Wei Dai comments on Thoughts on reward engineering

Wei Dai 30 Aug 2019 8:00 UTC
LW: 3 AF: 2
0
AF

I think I would be fairly surprised if future ML techniques weren’t smooth in this way, so I think it’s a pretty reasonable assumption.

This is kind of tangential at this point, but I’m not so sure about this. Humans can sometimes optimize things without being slow and continuous, so there must be algorithms that can do this, which can be invented or itself produced via (dumber) ML. As another intuition pump, suppose the algorithm is just gradient descent with some added pattern recognizers that can say “hey, I see where this is going, let’s jump directly there.”

A low-bandwidth overseer seems unlikely to be competitive to me.

Has this been written up anywhere, and is it something that Paul agrees with? (I think last time he talked about HBO vs LBO, he was still ⁵⁰⁄₅₀ on them.)

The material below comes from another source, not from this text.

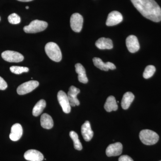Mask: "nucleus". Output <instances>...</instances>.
<instances>
[{"label": "nucleus", "instance_id": "nucleus-1", "mask_svg": "<svg viewBox=\"0 0 161 161\" xmlns=\"http://www.w3.org/2000/svg\"><path fill=\"white\" fill-rule=\"evenodd\" d=\"M144 17L158 23L161 21V8L154 0H131Z\"/></svg>", "mask_w": 161, "mask_h": 161}, {"label": "nucleus", "instance_id": "nucleus-2", "mask_svg": "<svg viewBox=\"0 0 161 161\" xmlns=\"http://www.w3.org/2000/svg\"><path fill=\"white\" fill-rule=\"evenodd\" d=\"M47 55L50 59L55 62H60L62 59V53L59 47L54 42L47 43L45 47Z\"/></svg>", "mask_w": 161, "mask_h": 161}, {"label": "nucleus", "instance_id": "nucleus-3", "mask_svg": "<svg viewBox=\"0 0 161 161\" xmlns=\"http://www.w3.org/2000/svg\"><path fill=\"white\" fill-rule=\"evenodd\" d=\"M139 138L144 144L148 146L155 144L158 141L159 136L156 132L149 130H142L140 132Z\"/></svg>", "mask_w": 161, "mask_h": 161}, {"label": "nucleus", "instance_id": "nucleus-4", "mask_svg": "<svg viewBox=\"0 0 161 161\" xmlns=\"http://www.w3.org/2000/svg\"><path fill=\"white\" fill-rule=\"evenodd\" d=\"M48 24L45 21L35 20L28 26H24L23 30L27 33H36L45 30Z\"/></svg>", "mask_w": 161, "mask_h": 161}, {"label": "nucleus", "instance_id": "nucleus-5", "mask_svg": "<svg viewBox=\"0 0 161 161\" xmlns=\"http://www.w3.org/2000/svg\"><path fill=\"white\" fill-rule=\"evenodd\" d=\"M39 85V82L37 80H30L20 85L17 89V92L19 95H26L36 88Z\"/></svg>", "mask_w": 161, "mask_h": 161}, {"label": "nucleus", "instance_id": "nucleus-6", "mask_svg": "<svg viewBox=\"0 0 161 161\" xmlns=\"http://www.w3.org/2000/svg\"><path fill=\"white\" fill-rule=\"evenodd\" d=\"M2 58L4 60L9 62H19L23 61L24 57L18 52L7 50L3 52Z\"/></svg>", "mask_w": 161, "mask_h": 161}, {"label": "nucleus", "instance_id": "nucleus-7", "mask_svg": "<svg viewBox=\"0 0 161 161\" xmlns=\"http://www.w3.org/2000/svg\"><path fill=\"white\" fill-rule=\"evenodd\" d=\"M70 23L73 31L76 32H80L83 26V17L79 14H74L71 16Z\"/></svg>", "mask_w": 161, "mask_h": 161}, {"label": "nucleus", "instance_id": "nucleus-8", "mask_svg": "<svg viewBox=\"0 0 161 161\" xmlns=\"http://www.w3.org/2000/svg\"><path fill=\"white\" fill-rule=\"evenodd\" d=\"M58 99L59 103L65 113L68 114L71 111V106L67 95L63 91H60L58 94Z\"/></svg>", "mask_w": 161, "mask_h": 161}, {"label": "nucleus", "instance_id": "nucleus-9", "mask_svg": "<svg viewBox=\"0 0 161 161\" xmlns=\"http://www.w3.org/2000/svg\"><path fill=\"white\" fill-rule=\"evenodd\" d=\"M122 21V15L120 12L117 11H112L108 15L106 25L109 26H115L120 23Z\"/></svg>", "mask_w": 161, "mask_h": 161}, {"label": "nucleus", "instance_id": "nucleus-10", "mask_svg": "<svg viewBox=\"0 0 161 161\" xmlns=\"http://www.w3.org/2000/svg\"><path fill=\"white\" fill-rule=\"evenodd\" d=\"M122 144L120 142L110 144L107 147L106 153L107 156H117L120 155L122 153Z\"/></svg>", "mask_w": 161, "mask_h": 161}, {"label": "nucleus", "instance_id": "nucleus-11", "mask_svg": "<svg viewBox=\"0 0 161 161\" xmlns=\"http://www.w3.org/2000/svg\"><path fill=\"white\" fill-rule=\"evenodd\" d=\"M80 92V90L74 86L70 87L67 96L71 106L75 107L80 105V102L77 97Z\"/></svg>", "mask_w": 161, "mask_h": 161}, {"label": "nucleus", "instance_id": "nucleus-12", "mask_svg": "<svg viewBox=\"0 0 161 161\" xmlns=\"http://www.w3.org/2000/svg\"><path fill=\"white\" fill-rule=\"evenodd\" d=\"M126 44L128 50L130 53H136L140 49V44L138 39L134 35H130L127 38Z\"/></svg>", "mask_w": 161, "mask_h": 161}, {"label": "nucleus", "instance_id": "nucleus-13", "mask_svg": "<svg viewBox=\"0 0 161 161\" xmlns=\"http://www.w3.org/2000/svg\"><path fill=\"white\" fill-rule=\"evenodd\" d=\"M24 157L26 160L29 161H42L44 158L43 154L36 150H27L24 153Z\"/></svg>", "mask_w": 161, "mask_h": 161}, {"label": "nucleus", "instance_id": "nucleus-14", "mask_svg": "<svg viewBox=\"0 0 161 161\" xmlns=\"http://www.w3.org/2000/svg\"><path fill=\"white\" fill-rule=\"evenodd\" d=\"M93 63L94 65L98 69L102 70L108 71L109 69L114 70L116 69L115 64L112 62H108L104 63L103 60L100 58H95L93 59Z\"/></svg>", "mask_w": 161, "mask_h": 161}, {"label": "nucleus", "instance_id": "nucleus-15", "mask_svg": "<svg viewBox=\"0 0 161 161\" xmlns=\"http://www.w3.org/2000/svg\"><path fill=\"white\" fill-rule=\"evenodd\" d=\"M23 130L20 124L16 123L11 127V132L9 134V138L12 141H19L23 135Z\"/></svg>", "mask_w": 161, "mask_h": 161}, {"label": "nucleus", "instance_id": "nucleus-16", "mask_svg": "<svg viewBox=\"0 0 161 161\" xmlns=\"http://www.w3.org/2000/svg\"><path fill=\"white\" fill-rule=\"evenodd\" d=\"M81 132L85 141L89 142L92 140L94 135V132L92 130L89 121H86L82 125L81 127Z\"/></svg>", "mask_w": 161, "mask_h": 161}, {"label": "nucleus", "instance_id": "nucleus-17", "mask_svg": "<svg viewBox=\"0 0 161 161\" xmlns=\"http://www.w3.org/2000/svg\"><path fill=\"white\" fill-rule=\"evenodd\" d=\"M95 45L99 49H111L113 48V42L109 38H99L95 42Z\"/></svg>", "mask_w": 161, "mask_h": 161}, {"label": "nucleus", "instance_id": "nucleus-18", "mask_svg": "<svg viewBox=\"0 0 161 161\" xmlns=\"http://www.w3.org/2000/svg\"><path fill=\"white\" fill-rule=\"evenodd\" d=\"M75 70L78 74V80L82 83H87L88 81L86 75V70L83 65L80 63H77L75 64Z\"/></svg>", "mask_w": 161, "mask_h": 161}, {"label": "nucleus", "instance_id": "nucleus-19", "mask_svg": "<svg viewBox=\"0 0 161 161\" xmlns=\"http://www.w3.org/2000/svg\"><path fill=\"white\" fill-rule=\"evenodd\" d=\"M104 108L107 112H111L118 109L117 102L114 96H110L107 98Z\"/></svg>", "mask_w": 161, "mask_h": 161}, {"label": "nucleus", "instance_id": "nucleus-20", "mask_svg": "<svg viewBox=\"0 0 161 161\" xmlns=\"http://www.w3.org/2000/svg\"><path fill=\"white\" fill-rule=\"evenodd\" d=\"M40 124L41 126L47 130L52 129L54 125L53 120L51 116L47 113H44L41 115Z\"/></svg>", "mask_w": 161, "mask_h": 161}, {"label": "nucleus", "instance_id": "nucleus-21", "mask_svg": "<svg viewBox=\"0 0 161 161\" xmlns=\"http://www.w3.org/2000/svg\"><path fill=\"white\" fill-rule=\"evenodd\" d=\"M135 96L131 92L125 93L121 101V107L125 110L128 109L134 100Z\"/></svg>", "mask_w": 161, "mask_h": 161}, {"label": "nucleus", "instance_id": "nucleus-22", "mask_svg": "<svg viewBox=\"0 0 161 161\" xmlns=\"http://www.w3.org/2000/svg\"><path fill=\"white\" fill-rule=\"evenodd\" d=\"M46 106V101L44 99H41L35 105L32 110L34 116H38L42 113L43 109Z\"/></svg>", "mask_w": 161, "mask_h": 161}, {"label": "nucleus", "instance_id": "nucleus-23", "mask_svg": "<svg viewBox=\"0 0 161 161\" xmlns=\"http://www.w3.org/2000/svg\"><path fill=\"white\" fill-rule=\"evenodd\" d=\"M69 136L74 142V148L78 150H81L82 149V146L81 145L78 134L75 131H72L69 132Z\"/></svg>", "mask_w": 161, "mask_h": 161}, {"label": "nucleus", "instance_id": "nucleus-24", "mask_svg": "<svg viewBox=\"0 0 161 161\" xmlns=\"http://www.w3.org/2000/svg\"><path fill=\"white\" fill-rule=\"evenodd\" d=\"M155 71V67L152 65H148L145 69L143 76L145 79H149L153 76Z\"/></svg>", "mask_w": 161, "mask_h": 161}, {"label": "nucleus", "instance_id": "nucleus-25", "mask_svg": "<svg viewBox=\"0 0 161 161\" xmlns=\"http://www.w3.org/2000/svg\"><path fill=\"white\" fill-rule=\"evenodd\" d=\"M29 69L26 67L13 66L10 67V71L16 75H20L23 73H26L29 71Z\"/></svg>", "mask_w": 161, "mask_h": 161}, {"label": "nucleus", "instance_id": "nucleus-26", "mask_svg": "<svg viewBox=\"0 0 161 161\" xmlns=\"http://www.w3.org/2000/svg\"><path fill=\"white\" fill-rule=\"evenodd\" d=\"M9 23L12 24H19L21 22V19L17 14L15 13L12 14L8 18Z\"/></svg>", "mask_w": 161, "mask_h": 161}, {"label": "nucleus", "instance_id": "nucleus-27", "mask_svg": "<svg viewBox=\"0 0 161 161\" xmlns=\"http://www.w3.org/2000/svg\"><path fill=\"white\" fill-rule=\"evenodd\" d=\"M8 85L5 80L0 77V90H5L7 88Z\"/></svg>", "mask_w": 161, "mask_h": 161}, {"label": "nucleus", "instance_id": "nucleus-28", "mask_svg": "<svg viewBox=\"0 0 161 161\" xmlns=\"http://www.w3.org/2000/svg\"><path fill=\"white\" fill-rule=\"evenodd\" d=\"M119 161H134L129 156L124 155L121 156L119 158Z\"/></svg>", "mask_w": 161, "mask_h": 161}, {"label": "nucleus", "instance_id": "nucleus-29", "mask_svg": "<svg viewBox=\"0 0 161 161\" xmlns=\"http://www.w3.org/2000/svg\"><path fill=\"white\" fill-rule=\"evenodd\" d=\"M17 1H20V2H28L33 1V0H17Z\"/></svg>", "mask_w": 161, "mask_h": 161}, {"label": "nucleus", "instance_id": "nucleus-30", "mask_svg": "<svg viewBox=\"0 0 161 161\" xmlns=\"http://www.w3.org/2000/svg\"><path fill=\"white\" fill-rule=\"evenodd\" d=\"M26 9H28L29 8V6H26Z\"/></svg>", "mask_w": 161, "mask_h": 161}, {"label": "nucleus", "instance_id": "nucleus-31", "mask_svg": "<svg viewBox=\"0 0 161 161\" xmlns=\"http://www.w3.org/2000/svg\"><path fill=\"white\" fill-rule=\"evenodd\" d=\"M0 20H1V18H0Z\"/></svg>", "mask_w": 161, "mask_h": 161}, {"label": "nucleus", "instance_id": "nucleus-32", "mask_svg": "<svg viewBox=\"0 0 161 161\" xmlns=\"http://www.w3.org/2000/svg\"></svg>", "mask_w": 161, "mask_h": 161}]
</instances>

I mostly agree with this and it is a disagreement I have with Paul in that I am more skeptical of relaxing the supervised setting.

Ah ok, so your earlier comments were addressing a different and easier problem than the one I have in mind, and that’s (mostly) why you sounded more optimistic than me.

Do you have a good sense of why Paul disagrees with you, and if so can you explain?

(I haven’t digested your mechanistic corrigibility post yet. May have more to say after I do that.)